O código do modo kernel é sempre interruptível: uma interrupção com um valor IRQL mais alto pode ocorrer a qualquer momento, fazendo com que outra parte do código do modo kernel que tenha um IRQL atribuído pelo sistema mais alto seja executada imediatamente nesse processador. No entanto, quando um pedaço de código é executado em um determinado IRQL, o kernel mascara todos os vetores de interrupção com um valor de IRQL menor ou igual no processador.
O nível mais baixo de IRQL é chamado de PASSIVE_LEVEL. Neste nível, nenhum vetor de interrupção é mascarado. Os threads geralmente são executados em IRQL=PASSIVE_LEVEL. Os próximos níveis mais altos de IRQL são para interrupções de software. Esses níveis incluem APC_LEVEL, DISPATCH_LEVEL ou, para depuração do kernel, WAKE_LEVEL. As interrupções de dispositivo têm valores de IRQL ainda mais altos. O kernel reserva os valores IRQL mais elevados para interrupções de importância crítica, como as provenientes do relógio do sistema ou erros de bus.
Algumas rotinas de suporte do sistema são executadas em IRQL=PASSIVE_LEVEL, seja porque são implementadas como código paginável ou acesso a dados pagináveis, ou porque alguns componentes do modo kernel configuram seus próprios threads.

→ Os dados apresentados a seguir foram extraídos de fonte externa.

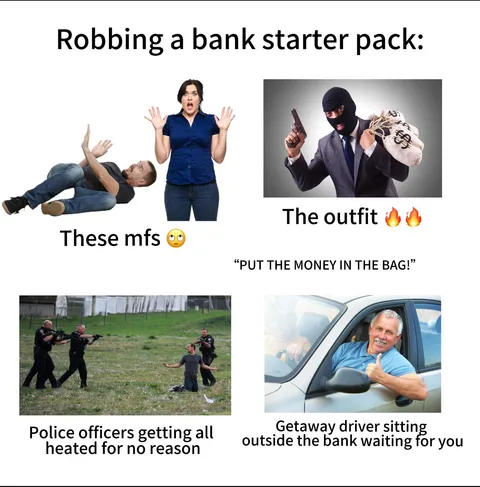Robbing a bank starter pack 💰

Da mesma forma, algumas rotinas de driver padrão geralmente são executadas em IRQL=PASSIVE_LEVEL. No entanto, várias rotinas de driver padrão são executadas em IRQL=DISPATCH_LEVEL ou, para um driver de nível mais baixo, no dispositivo IRQL (também chamado de DIRQL). Para obter mais informações sobre IRQLs, consulte Gerenciando prioridades de hardware.

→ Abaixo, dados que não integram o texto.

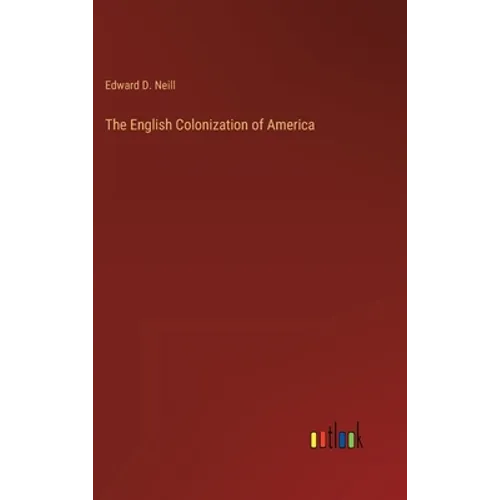 The English Colonization of America - Hardcover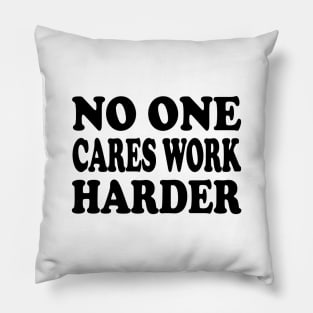 No One Cares Work Harder - Motivational Words Pillow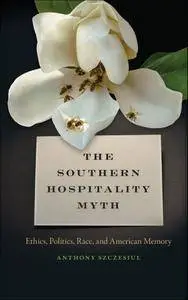 The Southern Hospitality Myth: Ethics, Politics, Race, and American Memory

Toda rotina em um motorista é interruptível. Isso inclui qualquer rotina que esteja sendo executada em um IRQL mais alto do que PASSIVE_LEVEL. Qualquer rotina que esteja sendo executada em um IRQL específico mantém o controle do processador somente se nenhuma interrupção para um IRQL superior ocorrer enquanto essa rotina estiver em execução.
Ao contrário dos drivers em alguns sistemas operativos de computadores pessoais mais antigos, a ISR de um driver do Microsoft Windows nunca é uma rotina grande e complexa que realiza a maior parte do processamento de E/S do driver. Isso ocorre porque a rotina de serviço de interrupção (ISR) de qualquer driver pode ser interrompida por outra rotina (por exemplo, pelo ISR de outro driver) que é executada em um IRQL mais alto. Assim, o ISR do driver não necessariamente mantém o controle de uma CPU, ininterruptamente, desde o início de seu caminho de execução até o final.
Nos controladores do Windows, um ISR normalmente salva informações de estado de hardware, enfileira uma chamada de procedimento adiada (DPC) e, em seguida, sai rapidamente. Mais tarde, o sistema retira o DPC do driver para que o driver possa concluir as operações de E/S num nível de IRQL (DISPATCH_LEVEL) mais baixo. Para um bom desempenho geral do sistema, todas as rotinas que são executadas em altos IRQLs devem renunciar ao controle da CPU rapidamente.
No Windows, todos os encadeamentos têm um contexto de encadeamento. Esse contexto consiste em informações que identificam o processo proprietário do thread, além de outras características, como os direitos de acesso do thread.
Em geral, apenas um driver de nível mais alto é chamado no contexto do thread que está solicitando a operação de E/S atual do driver. Um driver de nível intermediário ou de nível mais baixo nunca pode assumir que está sendo executado no contexto do thread que solicitou sua operação de E/S atual.
Consequentemente, as rotinas de controlador geralmente são executadas em um contexto de thread arbitrário — o contexto de qualquer thread atual quando uma rotina de controlador padrão é invocada. Por razões de desempenho (para evitar opções de contexto), muito poucos drivers configuram seus próprios threads.